Soft Batch: Better Batch (24 tiny cookies)
I originally shared this recipe for my column on Serious Eats. Read that post, Make Your Own (Better) Soft Batch Cookies, to see more photos and read about my conflicted feelings toward Soft Batches.
Pictured below, from left to right: Keebler Soft Batch, Mock Batch, and Better Batch.

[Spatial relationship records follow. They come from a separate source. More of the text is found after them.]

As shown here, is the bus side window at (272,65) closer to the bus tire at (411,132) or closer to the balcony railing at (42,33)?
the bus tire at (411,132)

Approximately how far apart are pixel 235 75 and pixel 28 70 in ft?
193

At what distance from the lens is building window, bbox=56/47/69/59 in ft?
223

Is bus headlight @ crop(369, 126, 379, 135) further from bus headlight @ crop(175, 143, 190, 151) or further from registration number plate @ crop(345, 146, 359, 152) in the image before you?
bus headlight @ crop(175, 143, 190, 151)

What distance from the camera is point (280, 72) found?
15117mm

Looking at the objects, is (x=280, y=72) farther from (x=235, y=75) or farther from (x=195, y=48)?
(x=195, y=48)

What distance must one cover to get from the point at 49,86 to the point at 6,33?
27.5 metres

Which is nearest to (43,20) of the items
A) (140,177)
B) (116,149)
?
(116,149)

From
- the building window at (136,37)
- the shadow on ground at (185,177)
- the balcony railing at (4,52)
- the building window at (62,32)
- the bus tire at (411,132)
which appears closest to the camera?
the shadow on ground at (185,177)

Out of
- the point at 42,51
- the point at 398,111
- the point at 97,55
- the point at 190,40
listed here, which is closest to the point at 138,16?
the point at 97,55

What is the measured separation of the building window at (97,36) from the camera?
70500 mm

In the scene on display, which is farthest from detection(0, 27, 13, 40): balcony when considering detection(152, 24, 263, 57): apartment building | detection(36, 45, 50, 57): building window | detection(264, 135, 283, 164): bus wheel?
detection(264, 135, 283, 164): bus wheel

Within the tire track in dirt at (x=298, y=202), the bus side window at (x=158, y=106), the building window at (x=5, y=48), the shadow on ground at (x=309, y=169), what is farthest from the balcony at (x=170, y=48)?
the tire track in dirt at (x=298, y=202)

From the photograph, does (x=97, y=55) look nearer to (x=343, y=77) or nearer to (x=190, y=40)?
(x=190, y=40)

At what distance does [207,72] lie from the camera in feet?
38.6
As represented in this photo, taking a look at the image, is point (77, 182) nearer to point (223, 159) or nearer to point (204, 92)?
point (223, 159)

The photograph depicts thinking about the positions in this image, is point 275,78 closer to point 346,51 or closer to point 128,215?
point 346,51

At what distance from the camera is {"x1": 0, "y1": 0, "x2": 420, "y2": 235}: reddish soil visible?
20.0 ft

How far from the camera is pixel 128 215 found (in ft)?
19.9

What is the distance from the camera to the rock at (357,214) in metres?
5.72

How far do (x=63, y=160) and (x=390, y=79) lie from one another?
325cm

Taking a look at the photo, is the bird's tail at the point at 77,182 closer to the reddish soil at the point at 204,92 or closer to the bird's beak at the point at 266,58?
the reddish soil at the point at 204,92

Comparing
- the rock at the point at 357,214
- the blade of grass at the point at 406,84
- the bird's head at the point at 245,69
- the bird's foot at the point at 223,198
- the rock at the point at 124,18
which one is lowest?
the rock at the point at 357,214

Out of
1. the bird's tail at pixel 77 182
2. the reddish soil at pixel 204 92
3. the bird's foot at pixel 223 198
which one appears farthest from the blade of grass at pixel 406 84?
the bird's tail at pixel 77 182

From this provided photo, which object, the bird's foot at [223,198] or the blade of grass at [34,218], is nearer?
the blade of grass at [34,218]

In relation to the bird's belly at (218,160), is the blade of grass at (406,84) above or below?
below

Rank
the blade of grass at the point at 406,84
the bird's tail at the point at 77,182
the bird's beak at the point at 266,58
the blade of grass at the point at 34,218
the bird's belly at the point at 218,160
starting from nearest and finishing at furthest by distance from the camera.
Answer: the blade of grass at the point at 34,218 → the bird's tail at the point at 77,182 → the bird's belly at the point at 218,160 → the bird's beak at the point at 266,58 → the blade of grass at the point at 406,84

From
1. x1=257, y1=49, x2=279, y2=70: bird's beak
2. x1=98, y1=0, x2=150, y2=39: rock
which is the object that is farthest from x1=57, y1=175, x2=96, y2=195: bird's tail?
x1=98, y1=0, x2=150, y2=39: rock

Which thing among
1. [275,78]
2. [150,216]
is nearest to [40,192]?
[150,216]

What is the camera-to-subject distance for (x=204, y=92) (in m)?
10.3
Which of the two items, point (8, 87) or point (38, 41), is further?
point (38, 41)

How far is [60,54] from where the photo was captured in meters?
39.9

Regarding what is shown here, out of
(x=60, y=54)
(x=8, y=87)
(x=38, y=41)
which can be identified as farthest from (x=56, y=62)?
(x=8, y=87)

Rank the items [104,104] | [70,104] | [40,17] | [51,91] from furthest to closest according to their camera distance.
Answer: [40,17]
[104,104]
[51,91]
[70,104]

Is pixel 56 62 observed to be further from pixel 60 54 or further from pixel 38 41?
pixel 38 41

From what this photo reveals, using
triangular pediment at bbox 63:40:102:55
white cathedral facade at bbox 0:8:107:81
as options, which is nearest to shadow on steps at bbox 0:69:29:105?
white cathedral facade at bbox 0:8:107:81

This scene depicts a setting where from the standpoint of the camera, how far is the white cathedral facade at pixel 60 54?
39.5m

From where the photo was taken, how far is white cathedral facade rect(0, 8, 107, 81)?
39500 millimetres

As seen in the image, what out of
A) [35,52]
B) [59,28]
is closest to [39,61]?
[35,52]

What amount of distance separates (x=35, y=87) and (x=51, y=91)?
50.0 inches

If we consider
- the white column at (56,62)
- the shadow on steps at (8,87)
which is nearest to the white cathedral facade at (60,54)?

This recipe is not meant to create an authentic Soft Batch flavor, but rather just their uber soft texture. If you don’t want fancy ingredients like brown butter and Frangelico, check out my recipe for Mock Batch Cookies which have a simple, childlike flavor.
Better Batch Cookies
6 ounces all purpose flour
1/2 ounce cornstarch
1 vanilla bean, split and scraped
1 3/4 ounce milk chocolate, preferably something in the 40% range
3 ounces unsalted butter
3 ounces dark corn syrup
1/2 ounce cream
1/2 ounce brown sugar
1/4 tsp baking soda
1 egg yolk
1/2 ounce Frangelico
1 3/4 ounce dark chocolate, chopped into small pieces plus extra chunks for garnish
Preheat the oven to 350°F and have two parchment lined cookie sheets at the ready.
Sift together the flour and cornstarch. Set aside.
In a medium sauce pot, melt the butter along with the scraped vanilla bean pod (seeds reserved) over low heat until the butter completely liquifies. Turn the heat up slightly, just until the butter begins to bubble. Continue cooking until the butter stops bubbling and hissing and until the solids begin to brown. Immediately shut off the heat, remove the vanilla bean pod, and add the chopped chocolate. Stir with a rubber spatula until homogenized. Next stir in the dark corn syrup and cold cream.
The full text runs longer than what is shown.